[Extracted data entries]
# # #

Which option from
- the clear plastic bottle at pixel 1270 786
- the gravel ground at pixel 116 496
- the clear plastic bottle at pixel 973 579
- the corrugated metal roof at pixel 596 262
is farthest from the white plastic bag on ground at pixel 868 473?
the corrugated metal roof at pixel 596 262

# # #

Reproduce the entries from the beginning through the line that contains "- the corrugated metal roof at pixel 596 262", swapping "gravel ground" for "dirt ground" and leaving everything else unchanged.

Complete response:
Which option from
- the clear plastic bottle at pixel 1270 786
- the dirt ground at pixel 116 496
- the clear plastic bottle at pixel 973 579
- the corrugated metal roof at pixel 596 262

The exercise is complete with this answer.